▶ **EXERCISE REQUIREMENTS**: Gather each line of the entries below that includes the word "flying", and copy those lines out in full.

▶ **MATERIAL SUPPLIED**:
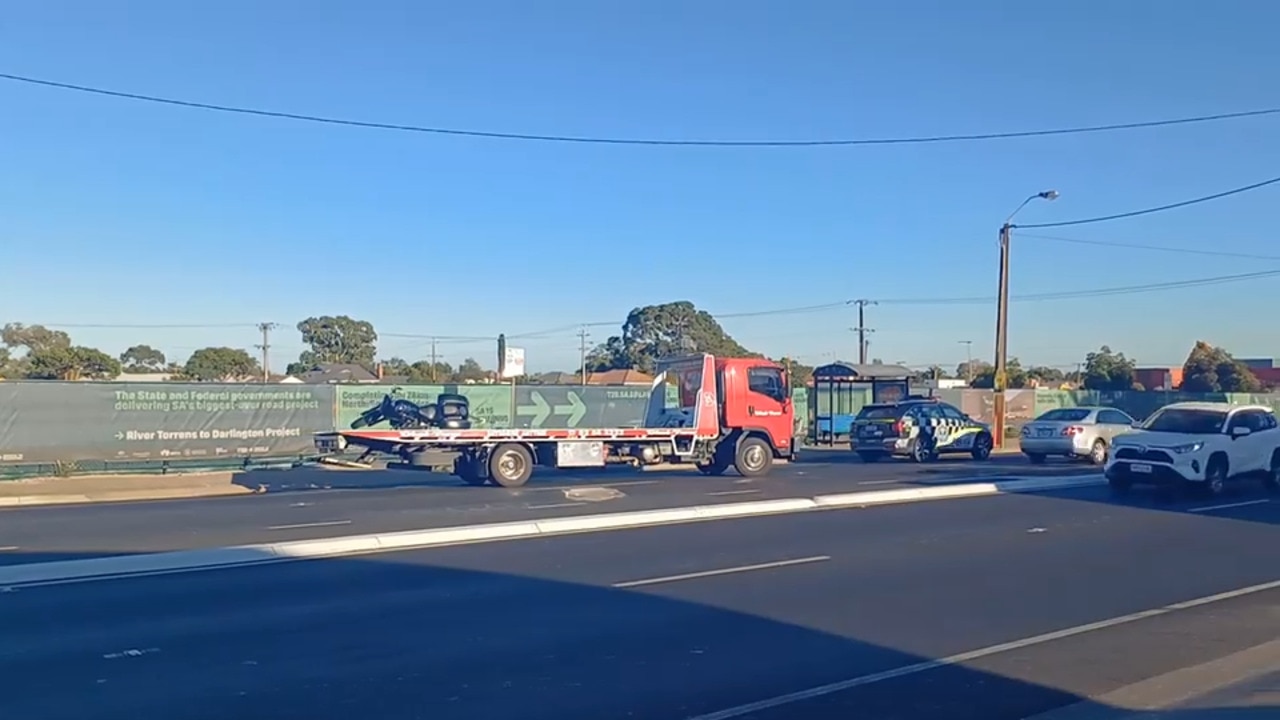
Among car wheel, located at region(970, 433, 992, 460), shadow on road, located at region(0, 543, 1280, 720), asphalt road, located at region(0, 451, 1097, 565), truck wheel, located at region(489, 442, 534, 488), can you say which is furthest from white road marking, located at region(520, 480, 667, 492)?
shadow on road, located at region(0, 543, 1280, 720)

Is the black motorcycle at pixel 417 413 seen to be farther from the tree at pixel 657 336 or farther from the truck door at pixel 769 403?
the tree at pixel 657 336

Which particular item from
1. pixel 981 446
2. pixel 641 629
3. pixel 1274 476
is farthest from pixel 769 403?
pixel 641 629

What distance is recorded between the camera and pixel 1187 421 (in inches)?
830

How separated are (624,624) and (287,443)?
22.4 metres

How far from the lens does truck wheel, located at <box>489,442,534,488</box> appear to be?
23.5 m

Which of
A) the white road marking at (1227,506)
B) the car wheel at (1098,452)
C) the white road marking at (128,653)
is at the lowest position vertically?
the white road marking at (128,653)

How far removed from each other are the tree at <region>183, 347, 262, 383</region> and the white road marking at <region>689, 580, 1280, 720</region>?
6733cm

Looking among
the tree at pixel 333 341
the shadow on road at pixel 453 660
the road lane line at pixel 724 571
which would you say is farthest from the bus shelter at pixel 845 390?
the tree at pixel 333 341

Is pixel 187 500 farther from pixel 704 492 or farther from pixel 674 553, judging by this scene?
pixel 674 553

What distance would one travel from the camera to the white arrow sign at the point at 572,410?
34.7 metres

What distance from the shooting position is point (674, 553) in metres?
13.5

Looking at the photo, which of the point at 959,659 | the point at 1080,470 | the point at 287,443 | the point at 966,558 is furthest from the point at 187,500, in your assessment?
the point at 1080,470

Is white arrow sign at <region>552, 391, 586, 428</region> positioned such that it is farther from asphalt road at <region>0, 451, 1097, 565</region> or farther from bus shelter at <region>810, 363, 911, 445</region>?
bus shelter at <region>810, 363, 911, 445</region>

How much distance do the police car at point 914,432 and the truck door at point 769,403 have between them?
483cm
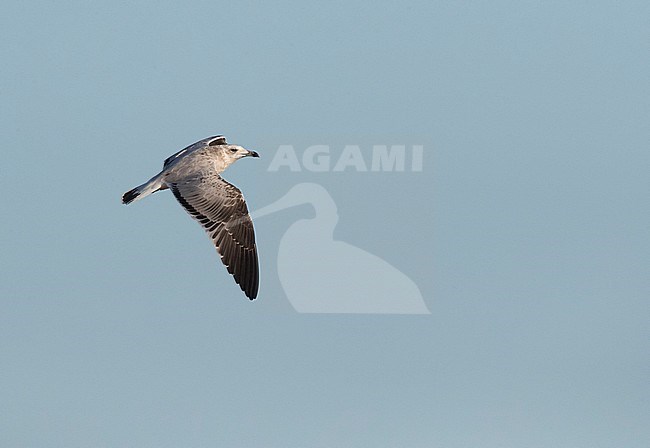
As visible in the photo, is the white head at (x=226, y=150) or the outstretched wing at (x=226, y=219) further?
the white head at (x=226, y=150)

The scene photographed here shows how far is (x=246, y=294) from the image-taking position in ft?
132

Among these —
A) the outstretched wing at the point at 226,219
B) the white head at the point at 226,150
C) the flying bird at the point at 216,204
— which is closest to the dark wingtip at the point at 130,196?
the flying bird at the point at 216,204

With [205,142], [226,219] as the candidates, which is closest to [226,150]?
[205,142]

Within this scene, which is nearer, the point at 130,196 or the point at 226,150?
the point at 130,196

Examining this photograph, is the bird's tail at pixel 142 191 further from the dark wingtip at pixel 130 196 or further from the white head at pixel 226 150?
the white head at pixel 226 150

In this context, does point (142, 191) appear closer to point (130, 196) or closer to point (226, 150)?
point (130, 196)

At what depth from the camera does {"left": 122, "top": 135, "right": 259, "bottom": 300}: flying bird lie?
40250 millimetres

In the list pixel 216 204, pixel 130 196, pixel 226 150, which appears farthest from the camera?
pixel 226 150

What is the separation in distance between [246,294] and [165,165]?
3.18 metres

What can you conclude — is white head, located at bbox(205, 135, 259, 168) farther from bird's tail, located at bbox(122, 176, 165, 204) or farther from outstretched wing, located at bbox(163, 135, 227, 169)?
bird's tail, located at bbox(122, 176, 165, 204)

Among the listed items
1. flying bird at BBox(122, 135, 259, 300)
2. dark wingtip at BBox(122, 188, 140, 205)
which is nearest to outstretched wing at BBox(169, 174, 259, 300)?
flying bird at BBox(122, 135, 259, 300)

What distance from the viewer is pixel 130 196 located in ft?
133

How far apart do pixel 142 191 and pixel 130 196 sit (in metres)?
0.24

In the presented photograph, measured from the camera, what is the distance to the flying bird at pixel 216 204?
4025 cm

---

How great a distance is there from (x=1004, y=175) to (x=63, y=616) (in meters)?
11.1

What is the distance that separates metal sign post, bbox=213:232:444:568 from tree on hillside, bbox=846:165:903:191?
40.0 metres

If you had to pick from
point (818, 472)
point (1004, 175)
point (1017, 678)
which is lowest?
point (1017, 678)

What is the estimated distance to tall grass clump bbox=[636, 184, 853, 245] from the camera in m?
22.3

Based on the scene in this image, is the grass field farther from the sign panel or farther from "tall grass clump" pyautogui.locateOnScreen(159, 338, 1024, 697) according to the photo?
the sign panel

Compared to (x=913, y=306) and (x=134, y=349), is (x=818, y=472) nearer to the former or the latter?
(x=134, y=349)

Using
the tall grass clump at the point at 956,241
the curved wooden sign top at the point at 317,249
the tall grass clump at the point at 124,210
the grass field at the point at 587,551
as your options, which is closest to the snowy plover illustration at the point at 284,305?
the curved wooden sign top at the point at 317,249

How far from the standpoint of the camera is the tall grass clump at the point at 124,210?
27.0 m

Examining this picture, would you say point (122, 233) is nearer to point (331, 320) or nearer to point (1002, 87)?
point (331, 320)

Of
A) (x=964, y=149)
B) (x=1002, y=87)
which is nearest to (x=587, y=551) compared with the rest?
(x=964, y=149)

--

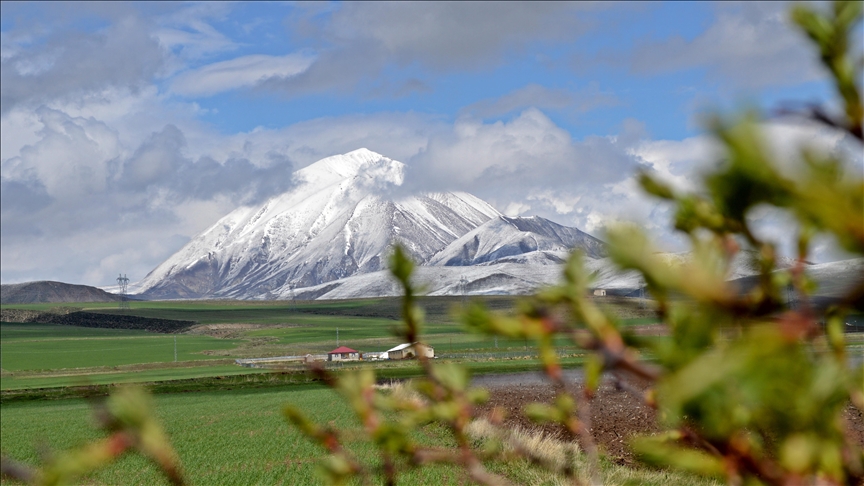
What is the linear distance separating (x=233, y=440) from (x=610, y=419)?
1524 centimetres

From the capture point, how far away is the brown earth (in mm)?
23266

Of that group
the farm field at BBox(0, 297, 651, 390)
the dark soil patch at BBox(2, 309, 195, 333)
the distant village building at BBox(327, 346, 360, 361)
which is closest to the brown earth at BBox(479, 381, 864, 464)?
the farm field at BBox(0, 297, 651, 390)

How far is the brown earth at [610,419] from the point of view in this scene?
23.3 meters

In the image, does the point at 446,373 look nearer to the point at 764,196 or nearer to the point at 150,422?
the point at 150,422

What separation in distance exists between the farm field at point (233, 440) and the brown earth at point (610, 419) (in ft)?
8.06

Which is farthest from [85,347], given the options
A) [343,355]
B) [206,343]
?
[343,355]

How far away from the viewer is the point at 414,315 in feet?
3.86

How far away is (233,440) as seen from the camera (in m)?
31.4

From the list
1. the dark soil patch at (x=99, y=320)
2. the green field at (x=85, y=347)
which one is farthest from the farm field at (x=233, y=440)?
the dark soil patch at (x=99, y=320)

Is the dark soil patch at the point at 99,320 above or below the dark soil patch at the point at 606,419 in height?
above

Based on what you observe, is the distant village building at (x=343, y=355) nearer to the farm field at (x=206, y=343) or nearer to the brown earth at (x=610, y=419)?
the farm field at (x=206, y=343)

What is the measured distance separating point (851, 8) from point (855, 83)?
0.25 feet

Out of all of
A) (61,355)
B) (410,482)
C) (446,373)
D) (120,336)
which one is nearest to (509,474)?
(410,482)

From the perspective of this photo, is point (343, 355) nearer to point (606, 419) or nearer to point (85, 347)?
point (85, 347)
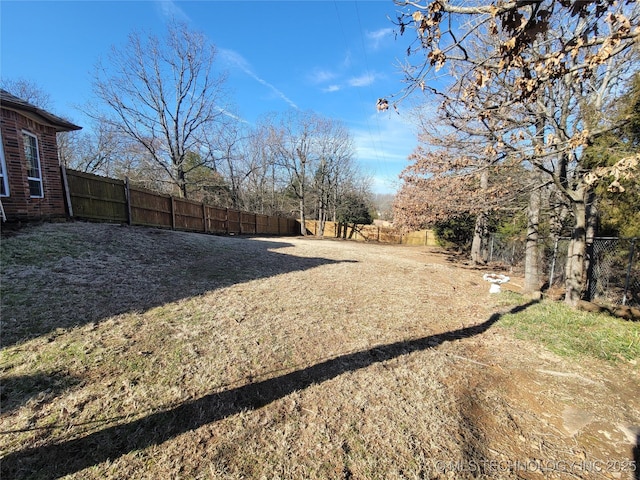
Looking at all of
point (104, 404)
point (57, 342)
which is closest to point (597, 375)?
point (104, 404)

▶ **EXERCISE RESPONSE**:
C) the flying bird at the point at 216,204
the flying bird at the point at 216,204
At what depth from the camera does {"left": 122, "top": 135, "right": 259, "bottom": 300}: flying bird lie?
1. flying bird at BBox(122, 135, 259, 300)
flying bird at BBox(122, 135, 259, 300)
In the presented photograph, measured from the camera, what is the distance to the flying bird at pixel 216 204?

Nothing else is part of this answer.